Friday, September 4, 2009

Tool Safety

After my First Day of School post the other day, Christine at Origami Mommy asked if I had any tips for teaching boys how to use hacksaws safely. She brings up a very good point.

Normally, young children aren't given tools to use. Plastic tools? Maybe. A real life, straight-from-Home-Depot hacksaw? Not so such.

But when Daddy stopped to pick up the hacksaws, his thinking was right on. He knows our boys, and he knew that as soon as the boys saw the tubes, their creativity would kick in. He knew that sooner or later, the boys would ask, "Can we use the knives?"

He also knows that one of the first rules of tool safety is to Use the right tool for the job.
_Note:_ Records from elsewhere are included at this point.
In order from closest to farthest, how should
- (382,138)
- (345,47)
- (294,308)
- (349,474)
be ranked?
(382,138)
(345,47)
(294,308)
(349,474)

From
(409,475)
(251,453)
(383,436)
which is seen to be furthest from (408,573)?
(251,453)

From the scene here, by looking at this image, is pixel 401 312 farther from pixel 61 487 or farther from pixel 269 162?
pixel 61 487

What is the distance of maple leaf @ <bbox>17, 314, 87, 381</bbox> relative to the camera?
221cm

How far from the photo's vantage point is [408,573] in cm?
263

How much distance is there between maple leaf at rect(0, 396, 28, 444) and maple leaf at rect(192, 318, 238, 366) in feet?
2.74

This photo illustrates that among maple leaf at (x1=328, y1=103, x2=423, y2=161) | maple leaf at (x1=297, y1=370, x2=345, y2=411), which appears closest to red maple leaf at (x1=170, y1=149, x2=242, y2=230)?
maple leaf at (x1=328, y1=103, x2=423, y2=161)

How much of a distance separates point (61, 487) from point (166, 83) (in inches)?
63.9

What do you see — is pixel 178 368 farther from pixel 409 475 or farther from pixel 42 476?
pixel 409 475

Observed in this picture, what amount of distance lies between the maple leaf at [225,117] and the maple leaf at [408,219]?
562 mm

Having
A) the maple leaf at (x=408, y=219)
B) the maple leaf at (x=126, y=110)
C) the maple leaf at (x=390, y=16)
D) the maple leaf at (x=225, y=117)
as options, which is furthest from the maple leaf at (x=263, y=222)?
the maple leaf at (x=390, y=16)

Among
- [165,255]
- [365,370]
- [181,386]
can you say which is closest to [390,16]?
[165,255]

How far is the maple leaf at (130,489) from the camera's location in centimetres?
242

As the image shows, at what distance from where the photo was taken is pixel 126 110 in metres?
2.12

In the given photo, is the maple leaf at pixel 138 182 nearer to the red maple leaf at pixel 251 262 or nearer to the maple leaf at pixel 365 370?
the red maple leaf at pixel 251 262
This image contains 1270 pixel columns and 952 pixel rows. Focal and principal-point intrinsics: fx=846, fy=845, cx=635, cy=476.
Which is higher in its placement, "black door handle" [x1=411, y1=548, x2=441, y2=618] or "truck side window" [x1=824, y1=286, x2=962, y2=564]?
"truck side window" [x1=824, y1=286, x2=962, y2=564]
Kitchen knives are designed to chop celery and slice bread, not hack through cardboard tubes.

So he picked up the saws, which are lightweight and feature very finely-toothed blades. If handled properly, the blades will cut, but they're not so sharp as to deliver a cut at just a touch. The saws also have study handles which keep little hands far away from the cutting field.
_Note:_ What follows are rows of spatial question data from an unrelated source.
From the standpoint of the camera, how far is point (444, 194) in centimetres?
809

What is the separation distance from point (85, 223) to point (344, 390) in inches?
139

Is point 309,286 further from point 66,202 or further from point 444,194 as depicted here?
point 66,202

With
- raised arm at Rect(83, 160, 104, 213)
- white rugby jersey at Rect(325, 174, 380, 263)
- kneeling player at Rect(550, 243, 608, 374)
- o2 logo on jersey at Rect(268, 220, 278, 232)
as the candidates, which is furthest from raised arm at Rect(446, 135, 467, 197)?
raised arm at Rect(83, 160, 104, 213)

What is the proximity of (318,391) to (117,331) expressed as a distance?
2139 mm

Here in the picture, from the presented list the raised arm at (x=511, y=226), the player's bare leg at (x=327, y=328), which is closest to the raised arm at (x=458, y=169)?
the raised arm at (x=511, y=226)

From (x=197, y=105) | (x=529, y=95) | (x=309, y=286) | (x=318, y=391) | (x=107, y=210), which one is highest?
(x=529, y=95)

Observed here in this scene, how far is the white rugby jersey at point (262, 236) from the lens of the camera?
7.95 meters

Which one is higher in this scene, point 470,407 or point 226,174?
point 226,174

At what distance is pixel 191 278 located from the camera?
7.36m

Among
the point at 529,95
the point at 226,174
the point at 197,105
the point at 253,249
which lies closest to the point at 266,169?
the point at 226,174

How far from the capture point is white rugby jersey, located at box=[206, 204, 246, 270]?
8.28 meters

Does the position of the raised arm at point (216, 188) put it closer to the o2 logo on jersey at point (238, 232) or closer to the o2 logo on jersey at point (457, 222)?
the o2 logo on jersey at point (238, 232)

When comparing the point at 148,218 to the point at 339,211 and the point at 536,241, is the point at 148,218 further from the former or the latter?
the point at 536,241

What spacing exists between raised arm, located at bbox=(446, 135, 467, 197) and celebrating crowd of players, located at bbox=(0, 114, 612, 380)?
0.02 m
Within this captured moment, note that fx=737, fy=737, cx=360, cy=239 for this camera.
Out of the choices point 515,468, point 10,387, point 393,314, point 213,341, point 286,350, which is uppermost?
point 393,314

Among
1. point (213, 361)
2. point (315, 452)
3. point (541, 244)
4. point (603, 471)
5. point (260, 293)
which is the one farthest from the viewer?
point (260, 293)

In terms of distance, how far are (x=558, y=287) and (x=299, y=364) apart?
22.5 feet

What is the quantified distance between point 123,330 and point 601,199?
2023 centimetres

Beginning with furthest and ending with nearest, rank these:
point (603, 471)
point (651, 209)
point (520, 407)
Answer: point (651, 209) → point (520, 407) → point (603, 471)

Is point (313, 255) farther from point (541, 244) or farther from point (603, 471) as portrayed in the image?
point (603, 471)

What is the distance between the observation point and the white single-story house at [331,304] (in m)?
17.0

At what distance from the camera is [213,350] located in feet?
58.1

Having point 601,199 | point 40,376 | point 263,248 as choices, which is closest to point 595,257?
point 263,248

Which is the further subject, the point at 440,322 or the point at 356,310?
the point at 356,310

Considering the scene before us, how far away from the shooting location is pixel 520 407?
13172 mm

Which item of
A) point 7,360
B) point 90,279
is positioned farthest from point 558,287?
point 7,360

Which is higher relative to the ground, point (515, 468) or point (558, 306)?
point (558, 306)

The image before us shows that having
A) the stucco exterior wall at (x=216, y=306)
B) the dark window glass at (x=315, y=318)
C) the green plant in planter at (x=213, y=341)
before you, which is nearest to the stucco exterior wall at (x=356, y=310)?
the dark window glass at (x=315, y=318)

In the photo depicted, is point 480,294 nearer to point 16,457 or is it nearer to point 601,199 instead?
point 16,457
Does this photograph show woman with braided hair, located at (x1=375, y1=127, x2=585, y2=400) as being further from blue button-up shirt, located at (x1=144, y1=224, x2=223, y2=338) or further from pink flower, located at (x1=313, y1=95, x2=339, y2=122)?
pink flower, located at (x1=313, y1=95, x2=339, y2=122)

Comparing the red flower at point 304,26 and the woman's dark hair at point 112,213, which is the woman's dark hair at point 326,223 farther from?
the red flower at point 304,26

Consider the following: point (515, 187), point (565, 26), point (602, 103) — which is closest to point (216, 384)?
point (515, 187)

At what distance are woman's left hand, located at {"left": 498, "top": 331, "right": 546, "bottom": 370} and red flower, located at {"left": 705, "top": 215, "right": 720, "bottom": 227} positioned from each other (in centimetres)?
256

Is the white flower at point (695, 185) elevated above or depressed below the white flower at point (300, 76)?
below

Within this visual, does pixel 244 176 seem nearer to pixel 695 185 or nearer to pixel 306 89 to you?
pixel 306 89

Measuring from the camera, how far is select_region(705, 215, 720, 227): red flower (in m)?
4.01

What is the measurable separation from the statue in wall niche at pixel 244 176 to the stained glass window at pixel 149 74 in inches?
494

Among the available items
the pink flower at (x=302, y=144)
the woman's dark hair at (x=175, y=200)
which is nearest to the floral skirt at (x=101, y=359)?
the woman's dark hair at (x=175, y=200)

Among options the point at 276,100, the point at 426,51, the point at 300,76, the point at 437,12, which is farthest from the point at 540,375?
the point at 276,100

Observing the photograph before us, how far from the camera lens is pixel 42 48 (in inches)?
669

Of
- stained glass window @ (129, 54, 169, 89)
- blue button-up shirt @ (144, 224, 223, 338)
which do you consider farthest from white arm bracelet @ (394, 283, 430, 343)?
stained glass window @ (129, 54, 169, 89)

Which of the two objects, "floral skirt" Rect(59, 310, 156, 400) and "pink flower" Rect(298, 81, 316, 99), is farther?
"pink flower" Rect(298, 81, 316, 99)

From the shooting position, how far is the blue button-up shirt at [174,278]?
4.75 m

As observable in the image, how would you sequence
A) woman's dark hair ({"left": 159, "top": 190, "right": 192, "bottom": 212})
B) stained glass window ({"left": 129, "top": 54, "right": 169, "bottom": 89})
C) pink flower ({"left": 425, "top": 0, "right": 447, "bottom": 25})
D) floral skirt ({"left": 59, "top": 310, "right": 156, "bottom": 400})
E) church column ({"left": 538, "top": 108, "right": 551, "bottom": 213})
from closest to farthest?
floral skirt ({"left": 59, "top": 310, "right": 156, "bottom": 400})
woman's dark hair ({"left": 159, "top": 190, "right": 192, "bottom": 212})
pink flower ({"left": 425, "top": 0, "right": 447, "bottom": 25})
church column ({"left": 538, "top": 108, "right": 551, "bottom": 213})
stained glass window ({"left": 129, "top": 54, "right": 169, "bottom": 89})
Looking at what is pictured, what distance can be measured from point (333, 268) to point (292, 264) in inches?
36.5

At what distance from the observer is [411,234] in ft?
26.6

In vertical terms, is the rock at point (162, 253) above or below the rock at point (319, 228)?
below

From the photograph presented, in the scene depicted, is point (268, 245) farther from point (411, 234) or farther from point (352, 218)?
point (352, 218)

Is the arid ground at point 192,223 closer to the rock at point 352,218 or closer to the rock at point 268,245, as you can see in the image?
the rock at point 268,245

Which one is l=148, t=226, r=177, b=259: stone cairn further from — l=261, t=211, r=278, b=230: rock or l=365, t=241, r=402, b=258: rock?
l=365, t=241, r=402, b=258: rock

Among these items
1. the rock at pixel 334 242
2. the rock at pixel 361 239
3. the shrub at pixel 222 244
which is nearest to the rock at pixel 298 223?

I also implemented the second rule of tool safety: Supervise children using tools. Young children need to be taught how to use tools safely (which brings up rule #3: Model proper tool use.). Then, they need direct supervision as they learn to handle the tool on their own. It's not enough to toss your son and hammer and say, "Here, use this." First, you must show him how to hold the hammer and, more importantly, how to hold the nail. Then you watch and guide and tweak as needed. Only when you feel confident in his abilities do you step away -- and even then, it's best to remain in reach.

We also talked about rule #4: Store and carry tools safely. My kids know that screwdrivers must be carried point down, and we talk constantly about the need to put tools away after the project is completed. I'll be honest, though: My boys aren't so good at this rule. They left the hacksaws laying on the floor ("But Mom, I was going to use that again! I swear!") and their three-year-old brother picked one up -- and dismantled the saw before I knew what happened. An engineering project for him, but a slightly dangerous one he had no business undertaking.

For more information about kids and tools safety, check out this article from This Old House.


  1. This is really helpful! Similar in some ways to teaching children about kitchen safety. I like how you don't mention an age to begin, because it really depends on the individual child and it's important for parents to observe their own children and their readiness to adhere to these safety rules.

  2. Thanks, Christine. I'm glad you liked it. I think you make a great analogy in kitchen safety. And I love your last comment, about not mentioning a specific, arbitrary age. I've really tried to stay away from "you can do x when you're y" pronouncements around here, because while one child may be ready to handle a BB gun at age 9, another might not be ready until he's 12.